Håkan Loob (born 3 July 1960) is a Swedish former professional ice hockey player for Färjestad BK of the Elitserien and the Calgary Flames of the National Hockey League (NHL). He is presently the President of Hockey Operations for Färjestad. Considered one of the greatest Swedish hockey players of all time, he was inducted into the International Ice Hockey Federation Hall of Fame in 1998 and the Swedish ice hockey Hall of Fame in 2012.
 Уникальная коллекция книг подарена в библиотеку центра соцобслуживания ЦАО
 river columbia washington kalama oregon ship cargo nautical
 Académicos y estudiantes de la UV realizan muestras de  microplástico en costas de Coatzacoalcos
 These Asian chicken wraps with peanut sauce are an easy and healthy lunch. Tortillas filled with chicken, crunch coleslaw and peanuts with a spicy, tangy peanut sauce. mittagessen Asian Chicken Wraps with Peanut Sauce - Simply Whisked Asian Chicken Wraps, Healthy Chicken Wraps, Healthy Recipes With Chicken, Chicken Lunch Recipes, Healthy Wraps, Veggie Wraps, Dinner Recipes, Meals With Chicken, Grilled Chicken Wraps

- **ASSIGNED TASK**: Output only the lines from the line that contains "Уникальная коллекция книг" through the end of the entries, both included, exactly as they appear.

- **OUTPUT OF THE TASK**:
 Уникальная коллекция книг подарена в библиотеку центра соцобслуживания ЦАО
 river columbia washington kalama oregon ship cargo nautical
 Académicos y estudiantes de la UV realizan muestras de  microplástico en costas de Coatzacoalcos
 These Asian chicken wraps with peanut sauce are an easy and healthy lunch. Tortillas filled with chicken, crunch coleslaw and peanuts with a spicy, tangy peanut sauce. mittagessen Asian Chicken Wraps with Peanut Sauce - Simply Whisked Asian Chicken Wraps, Healthy Chicken Wraps, Healthy Recipes With Chicken, Chicken Lunch Recipes, Healthy Wraps, Veggie Wraps, Dinner Recipes, Meals With Chicken, Grilled Chicken Wraps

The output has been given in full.